Vor zwei Jahren | SBB-Mitarbeiter zog sich bei Instandhaltungsarbeiten schwere Verbrennungen zu
Sicherheitsdefizite führten zu Starkstrom-Unfall

Ein Fahrleitungsmonteur der SBB wurde bei einem nächtlichen Arbeitseinsatz durch einen Störlichtbogen schwer verletz.
Foto: Daniel Berchtold
Visp | Vor zwei Jahren hat sich entlang der Bahngleise auf der Strecke zwischen Visp und Raron ein Starkstrom-Unfall ereignet, bei dem ein Mann schwer verletzt wurde. Nun liegt zum Unglücksfall der Schlussbericht der Schweizerischen Sicherheitsuntersuchungsstelle SUST vor.
Der Starkstrom-Unfall hat sich in der Nacht vom 24. auf den 25. Juli 2017 um 1.30 Uhr bei Instandhaltungsarbeiten an einer Fahrleitung zugetragen. Zum Unglück ist es gemäss Dokumentation der SUST gekommen, als ein SBB-Mitarbeiter versuchte, bei einer Fahrleitung einen Isolator auszutauschen. «Der Monteur war sich sicher, dass die Fahrleitung dem Auftrag entsprechend ausgeschaltet und geerdet war», schreibt die SUST. «Er war sich bewusst, dass die benachbarten Gleise in Betrieb waren und die zugehörigen Fahrleitungen unter Spannung standen.»
Beim Annähern mit einem Werkzeug an die betroffene Fahrleitung sei jedoch ein Störlichtbogen entstanden, durch den der heute 27-jährige Fahrleitungsmonteur schwer verletzt wurde.
Schwere Verbrennungen
Der verunfallte Mann musste mit schweren Verbrennungen an Gesicht, Hand und Unterarm ins Spital gebracht werden. Ein Schutzmantel sowie ein Helm haben ihn vor schlimmeren Verletzungen geschützt. Ein orangefarbenes T-Shirt aus Kunstfasern, welches der Verunfallte ebenfalls trug, sei hingegen eine indirekte Gefahr für den Mitarbeitenden gewesen. Er könne von Glück reden, dass er im Bereich des T-Shirts keine Verbrennungen erlitten habe, wurde der Mann später von den behandelnden Ärzten informiert. Wären die Kunstfasern seines T-Shirts nämlich geschmolzen, hätten sich diese mit der Haut verklebt, wodurch die Verletzungen verschlimmert und eine Behandlung erschwert worden wäre.

**Datensatz**
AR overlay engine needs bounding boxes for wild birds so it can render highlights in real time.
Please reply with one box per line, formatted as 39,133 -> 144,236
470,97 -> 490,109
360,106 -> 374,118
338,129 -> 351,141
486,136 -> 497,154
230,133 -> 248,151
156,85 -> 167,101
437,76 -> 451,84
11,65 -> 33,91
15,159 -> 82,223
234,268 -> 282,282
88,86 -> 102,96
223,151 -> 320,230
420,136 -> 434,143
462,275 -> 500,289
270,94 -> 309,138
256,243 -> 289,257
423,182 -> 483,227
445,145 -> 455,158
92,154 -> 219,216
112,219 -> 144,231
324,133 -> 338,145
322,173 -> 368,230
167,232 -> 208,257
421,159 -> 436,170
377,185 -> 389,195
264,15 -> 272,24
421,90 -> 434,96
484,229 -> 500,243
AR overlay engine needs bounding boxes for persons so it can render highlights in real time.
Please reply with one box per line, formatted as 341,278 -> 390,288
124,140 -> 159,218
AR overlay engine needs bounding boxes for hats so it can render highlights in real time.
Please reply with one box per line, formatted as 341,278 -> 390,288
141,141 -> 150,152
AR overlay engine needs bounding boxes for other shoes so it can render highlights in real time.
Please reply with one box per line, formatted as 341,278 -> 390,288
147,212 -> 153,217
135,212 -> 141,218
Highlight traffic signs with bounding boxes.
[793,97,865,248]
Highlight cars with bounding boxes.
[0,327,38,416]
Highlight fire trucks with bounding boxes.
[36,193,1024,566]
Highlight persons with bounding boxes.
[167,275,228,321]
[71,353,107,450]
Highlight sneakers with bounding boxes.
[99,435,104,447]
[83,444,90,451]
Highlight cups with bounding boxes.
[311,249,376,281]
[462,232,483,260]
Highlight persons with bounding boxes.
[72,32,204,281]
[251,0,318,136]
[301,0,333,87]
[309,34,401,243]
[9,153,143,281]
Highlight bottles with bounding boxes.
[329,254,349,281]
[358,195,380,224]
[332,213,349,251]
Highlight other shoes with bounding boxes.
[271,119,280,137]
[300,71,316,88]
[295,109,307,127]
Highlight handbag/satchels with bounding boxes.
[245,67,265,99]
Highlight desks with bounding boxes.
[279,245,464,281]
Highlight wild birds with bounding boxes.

**Deine Aufgabe**
Schreibe den Lesetext über den Starkstrom-Unfall bei Visp im Anschluss an seinen letzten Satz weiter. Die Einträge stammen aus einer anderen Quelle.

**Ergebnis**
Ein weiterer Mitarbeiter, der ebenfalls beim Unfall zugegen war, wurde durch den Lichtbogen stark geblendet, weswegen seine Sehkraft temporär vermindert und seine Gesichtshaut wie bei einem Sonnenbrand gerötet war. Ein Augenarzt stellte beim heute 21-jährigen Mann jedoch keine bleibenden Schäden fest.
Mehrere Sicherheitsdefizite
Zum Starkstrom-Unfall ist es gekommen, so die SUST weiter, weil eine Fahrleitung im Arbeitsbereich des SBB-Mitarbeitenden unter Spannung stand. Eine nur allgemein gestaltete und nicht auf die konkreten Arbeiten ausgerichtete Risikobeurteilung, ein nicht eindeutiger Auftrag, welcher zudem nicht ausführbare
Instandhaltungsarbeiten beinhaltete, eine fehlende Begehung vor Ort während der Vorbereitungsphase sowie fehlende Instruktionen an die Mitarbeitenden vor den Ausführungen bei der Arbeitsstelle sind gemäss SUST weitere Ursachen, welche zum Unfallgeschehen beigetragen haben.
Ferner heisst es im Schlussbericht, dass die sogenannten «5+5 lebenswichtigen Regeln im Umgang mit Elektrizität» nicht vollständig und konsequent eingehalten wurden und dass das Sicherheitsdispositiv weder Hinweise noch Massnahmen bezüglich eines unter Spannung stehenden Fahrleitungsteils in der Arbeitsstelle beinhaltete. Auch sind die Fahrleitungen nicht allseitig der Arbeitsstelle geerdet worden.